少し遠くを見てみるとさっきも見た魚人間と半鳥半人《ハーピイ》。湖にはピラニアのような魚と水の中を泳ぐでかい蛇、奥にはでかい亀もいる。
…うん、どこの異世界だろう…。
けど、どこかで見た事があるんだよな。取り敢えずみたかぎりだとここは地下っぽいな。天井あるし、ダンジョンかな?
あっ向こうに人間もいる‼︎けど俺今明らかにモンスターなんだよな。向こうの人間もモンスターと思わしき奴らと戦っているし。
あっ、モンスターが全滅した。けど背中に傷を受けてる人いるな。取り敢えず人間はこっちに来ないようだし、まだ大丈夫かな…?
……?何だ人間達がモンスターの胸あたりを抉ってるのか?
石?魔石かな?を取り出して…あっモンスターの死体が黒い灰になった。というか背中に何か文字見たいなのが見えるな。
……ん?待てよ。ダンジョンらしい環境、どこか見たことのある魔石らしきものを取ると黒い灰になるモンスター…そして背中の文字。
…この世界ってダンまちなのか?
ダンまちとは、ダンジョンに出会いを求めるのは間違っているだろうかの略で主人公のベルが英雄を目指すために舞台であるオラリアでたくさんの人や神と関わって英雄を目指していくという物語だ。
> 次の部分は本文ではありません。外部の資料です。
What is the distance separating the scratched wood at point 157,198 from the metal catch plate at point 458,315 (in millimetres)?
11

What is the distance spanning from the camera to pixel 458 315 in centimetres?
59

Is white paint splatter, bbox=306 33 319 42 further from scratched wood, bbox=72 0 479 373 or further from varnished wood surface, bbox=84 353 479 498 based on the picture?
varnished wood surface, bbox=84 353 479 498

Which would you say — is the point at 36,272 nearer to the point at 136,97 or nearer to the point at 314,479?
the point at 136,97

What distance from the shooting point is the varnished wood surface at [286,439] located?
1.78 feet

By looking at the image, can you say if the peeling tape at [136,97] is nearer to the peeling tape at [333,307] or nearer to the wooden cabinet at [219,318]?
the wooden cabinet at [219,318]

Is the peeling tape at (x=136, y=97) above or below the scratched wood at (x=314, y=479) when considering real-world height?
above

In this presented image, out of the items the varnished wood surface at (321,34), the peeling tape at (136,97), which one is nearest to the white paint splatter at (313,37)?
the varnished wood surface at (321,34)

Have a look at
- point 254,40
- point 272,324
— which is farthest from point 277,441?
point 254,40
そんな世界においてモンスターは古代において人類の生存権をギリギリまで脅かした宿敵。
しかし、過去の英雄達と神達の奮闘によって、そんなモンスターを生み出し続けたダンジョンはバベルという巨塔によって封じられた。
しかし、それでもすでに外に出ていたモンスターは消滅せず三大冒険者依頼の三体の強力なモンスターや各地で密かに住み着いたモンスターなどは千年経っても人々に被害を与え続けた。
そんなモンスター達は、生まれながら人間と神を恨んでおり、その本能のままに殺しにかかる。
しかし、千年も経てばモンスターにも変化が生じた。ダンジョン内でモンスターが死ねばモンスターの魂はダンジョンの輪廻で持って巡って新しく生まれ変える。
しかし、生まれたモンスターの中には前世の憧景を覚えており、本能よりも理性を強く持った個体が生まれた。
それが『異端児』と呼ばれている。
……多分だが俺はそう分類される。
しかも異端児は見た目がデフォルメされて可愛くなったり、共通語を話したりするのだ。
おそらく俺の転生した種族は26階層で発生する希少モンスターのカーバンクルだ。しかし、カーバンクルの体毛は青だし、額の宝石も赤色だ。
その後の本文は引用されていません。